Figure 3 summarizes the different
types of univariate functional data with examples, and provides
recommendations on the spatial scan statistics methods to be used for
these data (and the argument to use in the scan function of the
package). More precisely, we distinguish lattice functional data which
are aggregated functional data for example at the scale of the
administrative areas of a country (unemployment rate, percentage of the
population over 65, etc), geostatistical functional data which are
defined on a continuous space (typically temperature, sunshine, or
atmospheric pressure over time) although they are observed only at
discrete sites, and marked point data for which the location is random
(for example the distribution of trees in a forest) and we observe at
each location the circumference of the tree over time for example. To
detect spatial clusters, as mentioned before, in the case of Gaussian
data we will prefer the pointwise distribution-free functional approach
(DFFSS) and otherwise we will use the pointwise rank-based approach
(URBFSS).
Frévent et al. (2021a) supposed that
the process \(X\) takes values in a
semi-metric space, in particular in \(\mathcal{L}^2(\mathcal{T},\mathbb{R})\) and
proposed a parametric spatial scan statistic for functional data, based
on a functional ANOVA. Here the null hypothesis \(\mathcal{H}_0\) can be rewritten: \(\mathcal{H}_0: \forall w \in \mathcal{W}, \
\mu_{w} = \mu_{w^\mathsf{c}} = \mu_S\), and the alternative
hypothesis \(\mathcal{H}_1^{(w)}\)
associated with a potential cluster \(w\) can be defined as follows: \(\mathcal{H}_1^{(w)}: \mu_{w} \neq
\mu_{w^\mathsf{c}}\), where \(\mu_w\), \(\mu_{w^\mathsf{c}}\) and \(\mu_S\) stand for the mean functions in
\(w\), outside \(w\) and over \(S\), respectively. Cuevas, Febrero-Bande, and Fraiman (2004) and
Górecki and Smaga (2015) proposed the
following ANOVA test statistic: \[\displaystyle{F_n^{(w)} = \dfrac{
|w| \ ||\bar{X}_{w} - \bar{X}||_2^2 +
|w^\mathsf{c}| \ ||\bar{X}_{w^\mathsf{c}} - \bar{X}||_2^2}{
\dfrac{1}{n-2}
\left[\sum_{j, s_j \in w} ||X_j - \bar{X}_{w}||_2^2 + \sum_{j, s_j \in
w^\mathsf{c}} ||X_j - \bar{X}_{w^\mathsf{c}}||_2^2 \right]},}\]

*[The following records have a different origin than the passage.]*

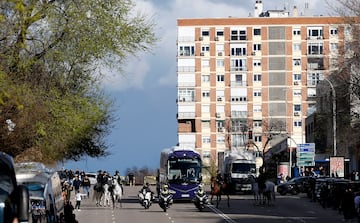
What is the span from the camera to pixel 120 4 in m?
30.5

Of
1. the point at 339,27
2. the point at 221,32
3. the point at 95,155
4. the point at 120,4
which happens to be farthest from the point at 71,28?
the point at 221,32

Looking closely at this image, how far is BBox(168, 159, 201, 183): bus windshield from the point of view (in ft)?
180

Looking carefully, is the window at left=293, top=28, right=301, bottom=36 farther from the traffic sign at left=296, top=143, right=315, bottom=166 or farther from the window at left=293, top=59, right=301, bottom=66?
the traffic sign at left=296, top=143, right=315, bottom=166

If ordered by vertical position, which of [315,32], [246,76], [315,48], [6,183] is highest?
[315,32]

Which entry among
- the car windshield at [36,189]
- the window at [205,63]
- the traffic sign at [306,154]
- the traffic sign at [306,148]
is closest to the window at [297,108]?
the window at [205,63]

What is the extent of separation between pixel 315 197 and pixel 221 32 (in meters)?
64.0

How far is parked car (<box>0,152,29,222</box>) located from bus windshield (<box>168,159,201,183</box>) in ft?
137

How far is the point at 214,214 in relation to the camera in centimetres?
4553

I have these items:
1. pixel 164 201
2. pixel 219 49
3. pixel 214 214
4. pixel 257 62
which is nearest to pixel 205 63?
pixel 219 49

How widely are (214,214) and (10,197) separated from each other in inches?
1336

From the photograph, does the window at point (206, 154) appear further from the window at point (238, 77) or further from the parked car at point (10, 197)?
the parked car at point (10, 197)

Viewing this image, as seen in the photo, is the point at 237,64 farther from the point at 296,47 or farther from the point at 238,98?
the point at 296,47

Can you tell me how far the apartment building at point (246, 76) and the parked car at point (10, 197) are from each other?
105507 mm

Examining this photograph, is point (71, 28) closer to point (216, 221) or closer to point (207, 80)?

where \(\displaystyle{\bar{X}_{g}(t) =
\dfrac{1}{|g|} \sum_{i, s_i \in g} X_i(t)}\) are empirical
estimators of \(\mu_g\) (\(g \in \{w, w^\mathsf{c}\}\)), \(\displaystyle{\bar{X}(t) = \dfrac{1}{n} \sum_{i =
1}^n X_i(t)}\) is the empirical estimator of \(\mu_S\) and \(\displaystyle{||x||_2^2 = \int_{\mathcal{T}}
x^2(t) \ \text{d}t}\).
Thus, Frévent et al. (2021a) proposed to
use \(F_n^{(w)}\) as a concentration
index and the proposed parametric functional spatial scan statistic
(PFSS) is \(\Lambda_{\text{PFSS}} =
\underset{w \in \mathcal{W}}{\max} \ F_n^{(w)}\).

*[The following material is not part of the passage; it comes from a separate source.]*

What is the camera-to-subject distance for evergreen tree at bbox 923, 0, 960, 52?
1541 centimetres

This method gives high powers and F-measures on normal data but as in
the multivariate framework the parametric method faces problems when the
data is not normal. Smida et al. (2022)
proposed a nonparametric spatial scan statistic for functional data
based on a functional Wilcoxon-Mann-Whitney test (Chakraborty and Chaudhuri 2014).

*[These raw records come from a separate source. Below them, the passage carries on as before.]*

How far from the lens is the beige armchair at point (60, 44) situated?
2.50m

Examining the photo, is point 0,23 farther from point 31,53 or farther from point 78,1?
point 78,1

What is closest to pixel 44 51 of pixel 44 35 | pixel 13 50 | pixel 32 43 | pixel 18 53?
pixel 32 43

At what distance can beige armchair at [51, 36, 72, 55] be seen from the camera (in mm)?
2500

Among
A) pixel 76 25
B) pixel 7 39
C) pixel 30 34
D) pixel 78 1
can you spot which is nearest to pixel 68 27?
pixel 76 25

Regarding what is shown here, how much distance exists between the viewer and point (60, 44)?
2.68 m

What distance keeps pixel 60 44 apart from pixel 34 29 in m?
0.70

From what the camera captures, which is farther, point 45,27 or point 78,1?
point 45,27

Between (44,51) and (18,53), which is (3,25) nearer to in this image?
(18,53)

Here \(X\) is a process of a smooth
Banach space \(\chi\), with a Gâteaux
differentiable norm \(||.||_{\chi}\).
Let denote \(P_w\) and \(P_{w^\mathsf{c}}\) the probability measures
of \(X\) in \(w\) and in \(w^\mathsf{c}\) respectively, then \(\mathcal{H}_0\) corresponds to: \(\mathcal{H}_0: \forall w \in \mathcal{W}, \ P_w =
P_{w^\mathsf{c}}\) and the alternative hypothesis associated with
a potential cluster \(w\) can be
rewritten as \(\mathcal{H}_1^{(w)}: P_w(X) =
P_{w^\mathsf{c}}(X-\Delta), \ \Delta \in \chi \backslash
\{0\}\).
Chakraborty and Chaudhuri (2014) defined
the sign function in the functional framework as \[\forall h \in \chi, \ \text{Sgn}_X(h) = \left\{
\begin{array}{cl} \underset{v \rightarrow 0^+}{\lim} \ \dfrac{|| X + vh
||_\chi - ||X||_\chi}{v} &\text{ if } X \neq 0 \\
0 &\text{ if } X = 0 \end{array} \right. .\] Then they
proposed the following test statistic: \[T_{WMW}(w) = \dfrac{1}{|w| |w^\mathsf{c}|}
\sum_{i, s_i \in w} \sum_{j, s_j \in w^\mathsf{c}} \text{Sgn}_{X_j -
X_i}.\] Under \(\mathcal{H}_0\),
if \(\dfrac{|w|}{n} \rightarrow \gamma \in
[0;1]\) as \(|w|, |w^\mathsf{c}|
\rightarrow \infty\), \(\sqrt{\dfrac{|w| |w^\mathsf{c}|}{n}}
T_{WMW}(w)\) converges weakly to a distribution that does not
depend on \(|w|\). Thus Smida et al. (2022) proposed to use \(U(w) = \bigg| \bigg| \sqrt{\dfrac{|w|
|w^\mathsf{c}|}{n}} T_{WMW}(w) \bigg| \bigg|\) as a concentration
index: the nonparametric functional scan statistic (NPFSS) is \(\Lambda_{\text{NPFSS}} = \underset{w \in
\mathcal{W}}{\max} \ U(w)\).
It should be noticed that although Smida et al.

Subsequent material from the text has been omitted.